= Paul Hoyningen-Huene =

German philosopher

Paul Hoyningen-Huene (born 31 July 1946 in Pfronten, West Germany) is a German philosopher who specializes in general philosophy of science and research ethics. He is best known for his Neo-Kantian interpretation of Thomas S. Kuhn's ideas. Hoyningen-Huene, until 2014, held the chair for theoretical philosophy, particularly philosophy of science at Leibniz Universität Hannover (Germany) and was director of the Center for Philosophy and Ethics of Science.

== Biography ==
Hoyningen-Huene studied physics as well as philosophy at LMU Munich, the Imperial College of Science and Technology, London, and the University of Zurich. He received a graduate degree in theoretical physics from LMU Munich in 1971 and earned his doctorate in theoretical physics at the University of Zurich in 1975. He was then an assistant with Hermann Lübbe at the Seminar for Philosophy at the University of Zurich. Hoyningen-Huene taught at the University of Zurich, the University of Bern (Switzerland), and at ETH Zurich (Swiss Federal Institute of Technology). From 1984 to 1985, he was a visiting scholar with Thomas S. Kuhn at the Department of Linguistics and Philosophy at MIT, and from 1987 to 1988 he was a senior visiting fellow at the Center for Philosophy of Science in Pittsburgh.
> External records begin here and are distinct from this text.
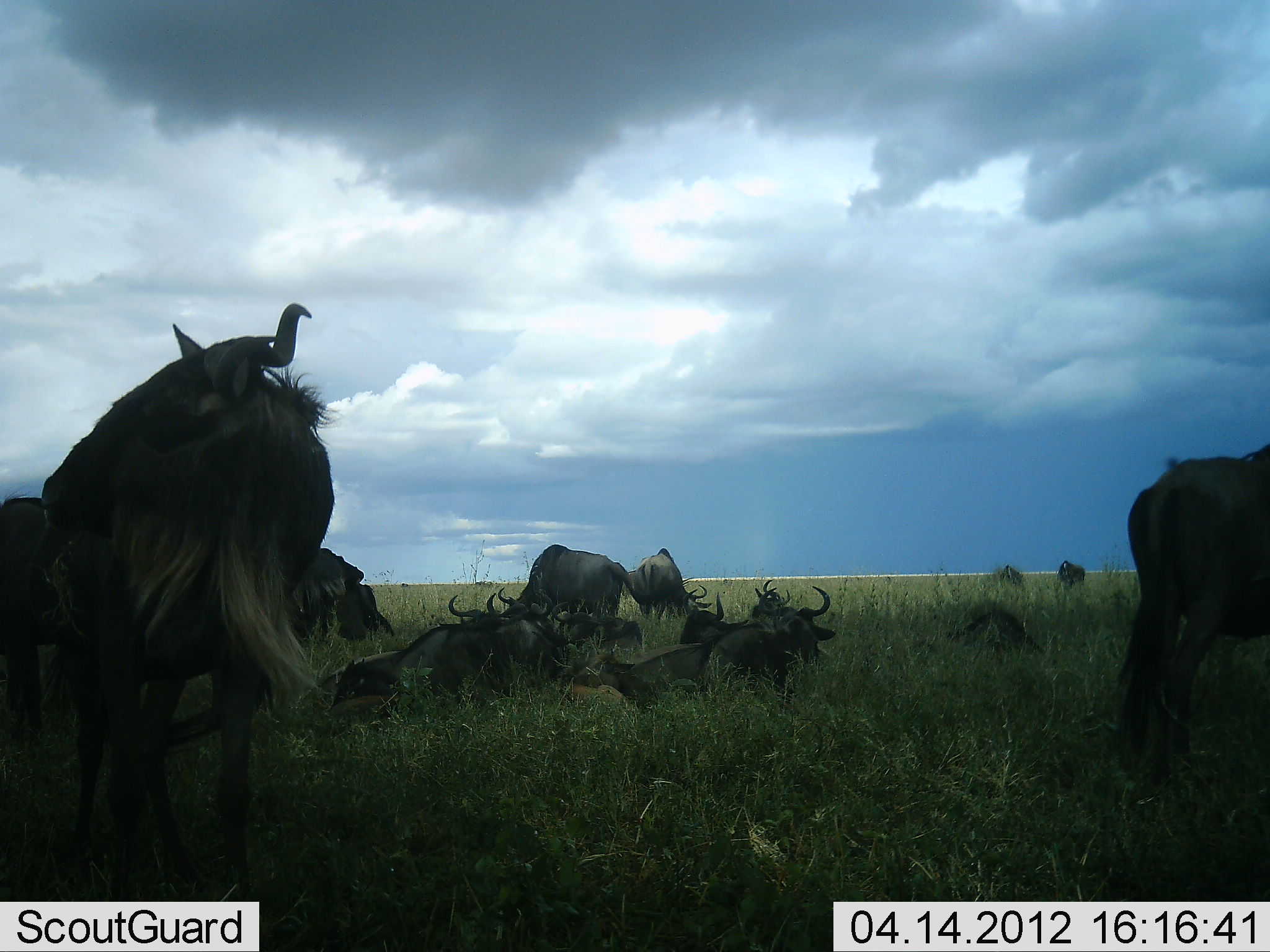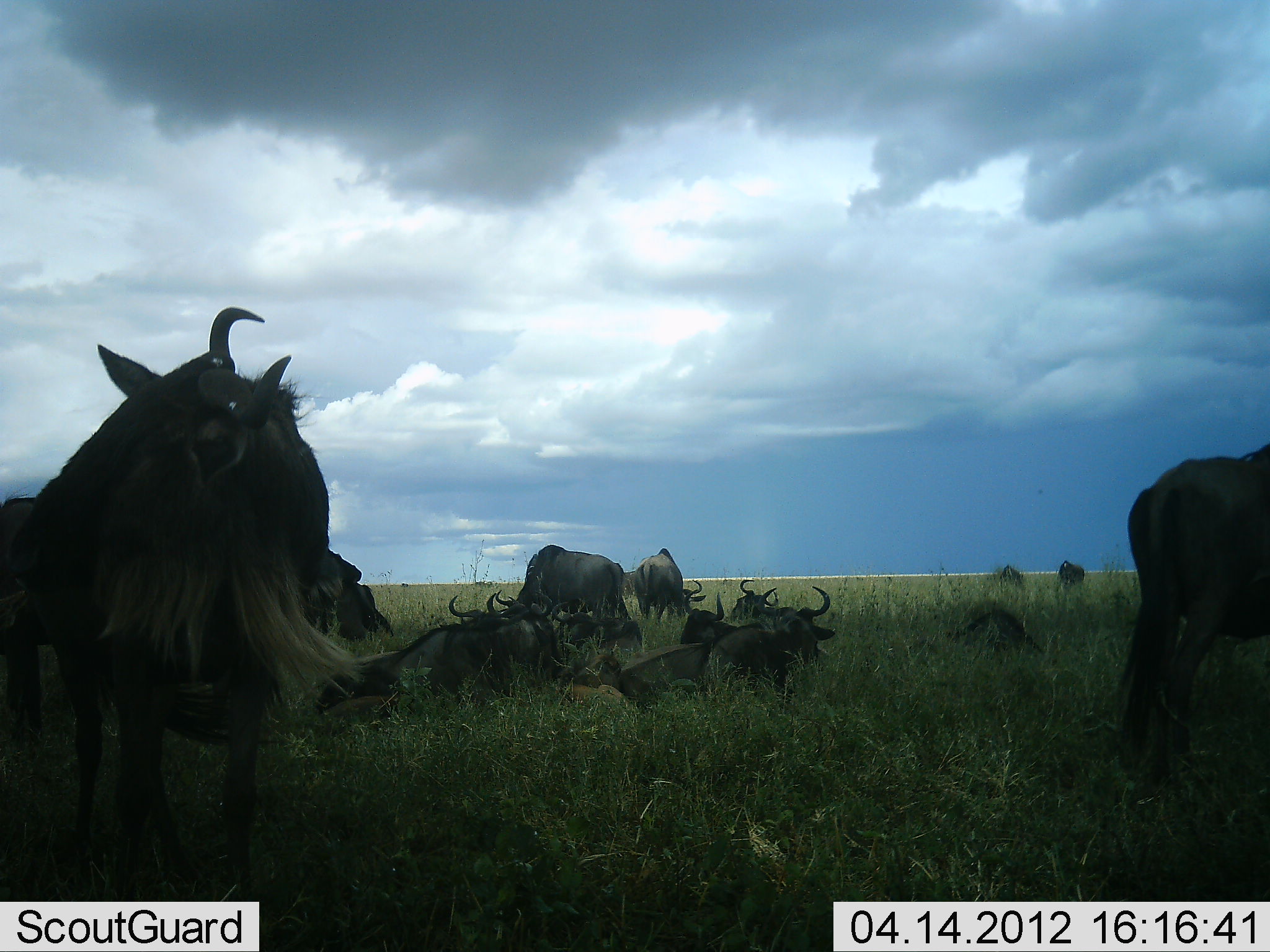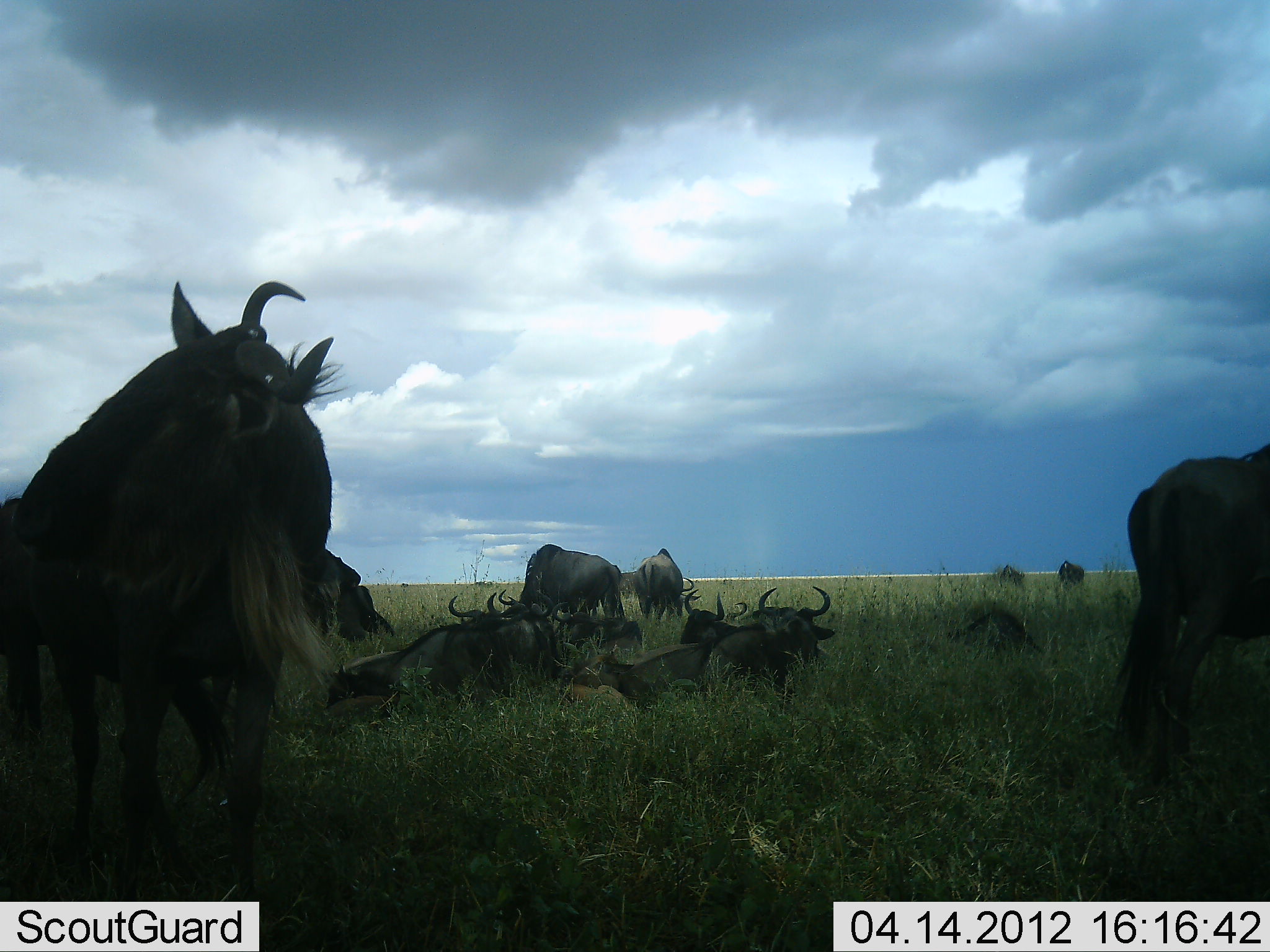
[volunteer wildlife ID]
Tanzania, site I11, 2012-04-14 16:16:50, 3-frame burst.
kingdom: Animalia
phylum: Chordata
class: Mammalia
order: Artiodactyla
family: Bovidae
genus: Connochaetes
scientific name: Connochaetes taurinus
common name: blue wildebeest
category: wildebeest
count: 11-50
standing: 77%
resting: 100%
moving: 3%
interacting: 3%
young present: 6%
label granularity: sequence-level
In the period from 1990 to 1997, Hoyningen-Huene held the chair for foundational theory and history of the sciences, particularly the exact sciences, at the University of Konstanz (Germany). In 1997, he became the founding director of the Center for Philosophy and Ethics of Science at the University of Hannover (Germany). In 2010, the center was integrated into the newly founded Institute of Philosophy under the direction of Hoyningen-Huene.

Hoyningen-Huene held positions as visiting professor in Switzerland (1980, 1987, 2010, 2012), Jugoslavia (1989, 1990), Denmark (1995, 2000) and Norway (1999).

== Areas of work ==
Hoyningen-Huene's work has focused on issues in general philosophy of science, particularly on the philosophical writings of Thomas S. Kuhn and Paul Feyerabend and the subject of incommensurability. In his influential book Reconstructing Scientific Revolutions: Thomas S. Kuhn's Philosophy of Science he presents a Neo-Kantian reconstruction of Kuhn's philosophy of science and opposes an irrationalist interpretation of Kuhn.
In addition, Hoyningen-Huene is interested in the limits of reductionism in science, emergentism and the development of a theory of anti-reductionist arguments. His most recent book Systematicity: The Nature of Science is devoted to the question of the nature of science (including the social sciences and humanities) and develops the thesis that scientific knowledge is primarily distinguished from other forms of knowledge by being more systematic.

In the field of ethics of science, Hoyningen-Huene has primarily dealt with questions concerning the responsibility of scientists and engineers.

== Awarded memberships ==
- 2009: International Academy of Science, Munich
- 2001: Leopoldina, German National Academy of Sciences

== Selected publications ==
- Reductionism and Systems Theory in the Life Sciences: Some Problems and Perspectives (ed. with Franz M. Wuketits), Dordrecht: Kluwer, 1989
- Reconstructing Scientific Revolutions: Thomas S. Kuhn's Philosophy of Science. Translated by Alexander T. Levine. (With a foreword by Thomas S. Kuhn.) Chicago: University of Chicago Press, 2. Ed., 1993.
- Incommensurability and Related Matters. Boston Studies in the Philosophy of Science, vol. 216 (ed. with Howard Sankey). Dordrecht: Kluwer, 2001
- Formal Logic. A philosophical approach. Translated by Alexander T. Levine. Pittsburgh: Pittsburgh University Press, 2004.
- Rethinking Scientific Change and Theory Comparison: Stabilities, Ruptures, Incommensurabilities. Boston Studies in the Philosophy of Science, vol. 255 (ed. with Léna Soler and Howard Sankey). Berlin: Springer, 2008
- Systematicity: The Nature of Science. New York: Oxford University Press, 2013.